Development and Validation of an Aeroelastic Ground Wind Loads Analysis Tool for Launch Vehicles
An analytical modal response tool was developed to investigate the characteristics of and to estimate static and dynamic launch vehicle responses to ground wind loads (GWL). The motivation of this study was to estimate the magnitude of response of the Ares I-X launch vehicle to ground winds and wind-induced oscillation (WIO) during roll-out and on the pad. This method can be extended to other launch vehicle designs or structures that possess a nearly cylindrical cross-section. Presented in this thesis is an overview of the theory used, a comparison of the theory with wind tunnel data, further investigation of the data to support the assumptions used within the analysis, and a prediction of the full-scale Ares I-X response. Additionally, an analytical investigation is presented that estimates the effect of atmospheric turbulence on WIO response.
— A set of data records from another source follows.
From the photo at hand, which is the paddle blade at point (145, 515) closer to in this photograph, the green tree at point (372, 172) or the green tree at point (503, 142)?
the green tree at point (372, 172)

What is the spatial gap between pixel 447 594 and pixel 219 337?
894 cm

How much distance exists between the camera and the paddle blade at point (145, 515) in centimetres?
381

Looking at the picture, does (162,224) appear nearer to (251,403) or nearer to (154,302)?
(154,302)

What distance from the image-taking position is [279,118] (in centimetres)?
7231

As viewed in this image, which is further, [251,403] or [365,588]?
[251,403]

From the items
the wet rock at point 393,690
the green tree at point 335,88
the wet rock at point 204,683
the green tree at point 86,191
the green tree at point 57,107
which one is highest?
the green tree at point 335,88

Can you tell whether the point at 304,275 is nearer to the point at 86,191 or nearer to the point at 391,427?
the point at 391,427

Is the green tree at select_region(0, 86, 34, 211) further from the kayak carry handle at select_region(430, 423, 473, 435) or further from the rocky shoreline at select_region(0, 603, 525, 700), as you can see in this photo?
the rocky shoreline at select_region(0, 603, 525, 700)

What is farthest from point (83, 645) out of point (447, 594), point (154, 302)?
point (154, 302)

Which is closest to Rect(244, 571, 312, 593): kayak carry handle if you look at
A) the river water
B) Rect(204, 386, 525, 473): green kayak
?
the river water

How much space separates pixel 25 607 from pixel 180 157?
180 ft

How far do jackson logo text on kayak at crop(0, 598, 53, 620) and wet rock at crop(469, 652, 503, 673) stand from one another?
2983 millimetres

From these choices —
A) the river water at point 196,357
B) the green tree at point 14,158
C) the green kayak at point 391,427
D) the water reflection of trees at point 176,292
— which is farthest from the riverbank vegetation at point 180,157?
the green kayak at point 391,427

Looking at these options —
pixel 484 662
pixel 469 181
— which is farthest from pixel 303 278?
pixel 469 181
Most of the wind tunnel data presented in this report is taken from the GWL Checkout Model tested in the NASA Langley Transonic Dynamics Tunnel (TDT) in April 2007. The objective of the GWL Checkout Model was to reestablish and evaluate the capability of the facility to conduct GWL testing and to operate the associated equipment. This wind tunnel test was not necessarily intended to predict the full scale Ares vehicle response to GWL; however, it can be used to help validate the newly developed analytical method described in this thesis.
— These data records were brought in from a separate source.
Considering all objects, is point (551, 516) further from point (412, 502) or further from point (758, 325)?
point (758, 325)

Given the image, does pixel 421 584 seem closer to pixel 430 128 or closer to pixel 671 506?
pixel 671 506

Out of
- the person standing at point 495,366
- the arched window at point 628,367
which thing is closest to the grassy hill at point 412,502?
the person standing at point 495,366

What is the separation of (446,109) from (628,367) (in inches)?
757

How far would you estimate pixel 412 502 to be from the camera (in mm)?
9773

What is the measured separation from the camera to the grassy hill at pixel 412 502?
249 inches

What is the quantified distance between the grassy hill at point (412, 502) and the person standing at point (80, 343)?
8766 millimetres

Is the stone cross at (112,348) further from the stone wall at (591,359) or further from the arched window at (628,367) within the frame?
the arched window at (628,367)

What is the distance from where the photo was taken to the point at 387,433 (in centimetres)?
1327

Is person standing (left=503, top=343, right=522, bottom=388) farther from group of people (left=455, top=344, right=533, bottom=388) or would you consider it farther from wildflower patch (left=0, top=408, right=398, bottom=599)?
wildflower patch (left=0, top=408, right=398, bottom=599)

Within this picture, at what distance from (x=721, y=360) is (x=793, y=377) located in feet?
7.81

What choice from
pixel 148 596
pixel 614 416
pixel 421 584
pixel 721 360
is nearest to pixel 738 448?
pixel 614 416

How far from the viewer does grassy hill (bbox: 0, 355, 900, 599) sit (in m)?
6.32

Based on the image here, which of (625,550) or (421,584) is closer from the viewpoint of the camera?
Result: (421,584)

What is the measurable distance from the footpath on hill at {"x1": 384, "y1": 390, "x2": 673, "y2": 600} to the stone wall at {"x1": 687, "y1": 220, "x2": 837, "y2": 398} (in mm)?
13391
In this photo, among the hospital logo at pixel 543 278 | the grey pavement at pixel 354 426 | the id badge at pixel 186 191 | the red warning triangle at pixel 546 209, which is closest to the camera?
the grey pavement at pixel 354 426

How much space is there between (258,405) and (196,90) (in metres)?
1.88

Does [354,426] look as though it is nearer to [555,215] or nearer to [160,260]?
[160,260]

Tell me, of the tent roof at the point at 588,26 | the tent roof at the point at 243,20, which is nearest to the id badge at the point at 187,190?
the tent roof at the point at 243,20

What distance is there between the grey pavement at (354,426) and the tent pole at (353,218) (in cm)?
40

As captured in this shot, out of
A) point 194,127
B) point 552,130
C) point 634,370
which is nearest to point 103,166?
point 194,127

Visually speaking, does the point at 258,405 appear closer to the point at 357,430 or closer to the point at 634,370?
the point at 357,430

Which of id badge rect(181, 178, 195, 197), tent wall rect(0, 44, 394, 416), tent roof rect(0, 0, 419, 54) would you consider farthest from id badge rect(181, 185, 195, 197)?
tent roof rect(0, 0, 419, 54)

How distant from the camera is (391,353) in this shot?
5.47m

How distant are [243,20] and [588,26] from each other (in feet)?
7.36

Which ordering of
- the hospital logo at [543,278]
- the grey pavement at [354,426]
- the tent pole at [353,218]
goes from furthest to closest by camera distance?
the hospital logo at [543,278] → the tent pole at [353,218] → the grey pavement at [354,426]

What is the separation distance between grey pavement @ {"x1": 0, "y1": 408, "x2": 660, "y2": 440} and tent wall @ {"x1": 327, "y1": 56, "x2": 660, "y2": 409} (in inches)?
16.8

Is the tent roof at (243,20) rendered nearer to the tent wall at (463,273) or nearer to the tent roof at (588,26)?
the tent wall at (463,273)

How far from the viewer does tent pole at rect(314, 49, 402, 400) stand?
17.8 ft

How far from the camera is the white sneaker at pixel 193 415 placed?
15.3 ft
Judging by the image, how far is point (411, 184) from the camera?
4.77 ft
A detailed GWL test incorporating updated vehicle designs and launch pad configurations of the Ares I-X flight test vehicle was also conducted in the TDT during the fall of 2008. This test provides more accurate predictions of the second bending mode response of the Ares I-X, and it models effects of the nearby tower and support structures. The proposed analytical method is also compared to select data from the Ares I-X GWL test; however, it is presented as normalized values to protect the sensitivity of the data.
Results of the proposed analytical method show reasonable correlation to wind tunnel data. Also, this method was the first to determine that second bending mode WIO response was not only possible for the Ares I-X, but will also produce the most critical loads. Finally, an explanation is offered in this thesis regarding discrepancies between wind tunnel and full-scale WIO response data.